## Task instructions
Reproduce the data below verbatim from the line containing "How far from this" through its final line, and produce nothing more.

## Recorded information
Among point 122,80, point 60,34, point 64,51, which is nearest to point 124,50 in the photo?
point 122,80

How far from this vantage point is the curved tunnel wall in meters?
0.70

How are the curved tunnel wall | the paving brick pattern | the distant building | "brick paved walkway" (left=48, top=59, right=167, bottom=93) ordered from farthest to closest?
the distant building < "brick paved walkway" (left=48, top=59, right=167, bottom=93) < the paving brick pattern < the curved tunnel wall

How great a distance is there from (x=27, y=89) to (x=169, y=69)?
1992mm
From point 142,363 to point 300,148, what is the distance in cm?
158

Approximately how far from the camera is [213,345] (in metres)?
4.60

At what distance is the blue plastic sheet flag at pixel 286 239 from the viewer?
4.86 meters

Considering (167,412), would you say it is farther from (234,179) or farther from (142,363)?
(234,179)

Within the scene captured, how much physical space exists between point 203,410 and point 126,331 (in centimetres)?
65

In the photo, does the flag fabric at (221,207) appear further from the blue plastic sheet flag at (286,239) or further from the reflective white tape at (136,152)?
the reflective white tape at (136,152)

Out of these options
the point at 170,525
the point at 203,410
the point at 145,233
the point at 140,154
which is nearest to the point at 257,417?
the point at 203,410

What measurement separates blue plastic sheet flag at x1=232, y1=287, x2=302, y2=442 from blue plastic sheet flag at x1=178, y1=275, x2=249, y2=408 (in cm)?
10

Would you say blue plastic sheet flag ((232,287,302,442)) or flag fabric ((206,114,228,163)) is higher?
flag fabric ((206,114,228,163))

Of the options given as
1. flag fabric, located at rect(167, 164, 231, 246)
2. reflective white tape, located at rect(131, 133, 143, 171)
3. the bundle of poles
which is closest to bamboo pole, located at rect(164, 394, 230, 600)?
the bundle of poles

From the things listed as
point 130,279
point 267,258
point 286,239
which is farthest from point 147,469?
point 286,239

## Answer to the exercise
How far from this vantage point is the curved tunnel wall in meters?
0.70

How are the curved tunnel wall | the paving brick pattern | the distant building | "brick paved walkway" (left=48, top=59, right=167, bottom=93) ordered from farthest to closest?
the distant building < "brick paved walkway" (left=48, top=59, right=167, bottom=93) < the paving brick pattern < the curved tunnel wall

How great a distance is there from (x=27, y=89) to (x=169, y=69)?
1992mm
From point 142,363 to point 300,148, what is the distance in cm?
158

Approximately how far from the camera is [213,345] (in metres)?
4.60

At what distance is the blue plastic sheet flag at pixel 286 239 from the viewer?
4.86 meters

Considering (167,412), would you say it is farther from (234,179) or farther from (142,363)?
(234,179)

Within the scene captured, how much physical space exists between point 203,410 and point 126,331 (in centimetres)?
65

In the photo, does the flag fabric at (221,207) appear further from the blue plastic sheet flag at (286,239) or further from the reflective white tape at (136,152)?
the reflective white tape at (136,152)

Out of these options
the point at 170,525
the point at 203,410
the point at 145,233
the point at 140,154
which is nearest to the point at 257,417?
the point at 203,410

What measurement separates blue plastic sheet flag at x1=232, y1=287, x2=302, y2=442 from blue plastic sheet flag at x1=178, y1=275, x2=249, y2=408 (in cm)?
10

Would you say blue plastic sheet flag ((232,287,302,442)) or flag fabric ((206,114,228,163)) is higher?
flag fabric ((206,114,228,163))

Of the options given as
1. flag fabric, located at rect(167, 164, 231, 246)
2. reflective white tape, located at rect(131, 133, 143, 171)
3. the bundle of poles
which is closest to bamboo pole, located at rect(164, 394, 230, 600)?
the bundle of poles

From the things listed as
point 130,279
point 267,258
point 286,239
which is farthest from point 147,469?
point 286,239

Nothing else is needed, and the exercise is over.